A selection of writings from 2007 to 2010, explaining how my daughter found God (and then lost him again)
This section includes…
- Pushy mums,
- Trainee serial killers,
- Heinrich Himmler look-a-likes,
- Hairdressing tips
If you want your kids to get « religious education » in France you send them along to the local church for catechism classes, where dumpy ladies with blue rinses, rosy cheeks and home knitted chunky « christian » cardigans, will instruct your offspring in the ways of our Good Lord.
My offspring did it for three years.
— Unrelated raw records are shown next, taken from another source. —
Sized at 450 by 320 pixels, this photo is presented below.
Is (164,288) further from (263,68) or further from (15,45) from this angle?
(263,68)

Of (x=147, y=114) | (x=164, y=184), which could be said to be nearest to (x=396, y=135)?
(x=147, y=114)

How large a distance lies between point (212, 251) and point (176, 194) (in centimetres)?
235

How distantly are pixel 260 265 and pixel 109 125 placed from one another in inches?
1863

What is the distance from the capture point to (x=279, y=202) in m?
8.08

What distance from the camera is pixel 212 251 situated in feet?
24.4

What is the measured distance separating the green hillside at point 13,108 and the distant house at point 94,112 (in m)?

Little did I know that, what I first thought would be Bible stories and a spot of colouring was going to turn into a full-blown theology degree course.
List of Characters
Blue Rinse Bible Lady (AKA Mrs Hobnob)
Overweight and bubbly sixty something lady who “leads” the Bible class. Exceedingly bouncy with a faith cast in stone and written on tablets. She should be sting Hobnob biscuits and drinking cups of tea. Innocent looking but insidious and guardian of the faith.
The Titless wonder (or no fun lady with no tits or Blonde and Titless))
Blonde, anorexic and childless sidekick to Mrs Hobnob who plays then “Thought Police” come confession time. Phramacist by profession.
Hard thinking, humanist parish priest, beleaguered and over-protected by the aforementioned ladies.
Serial Killer Kid and Heinrich Himmler look-a-like.
Two dysfunctional kids with shiny blue eyes and close cropped blonde hair who both love God.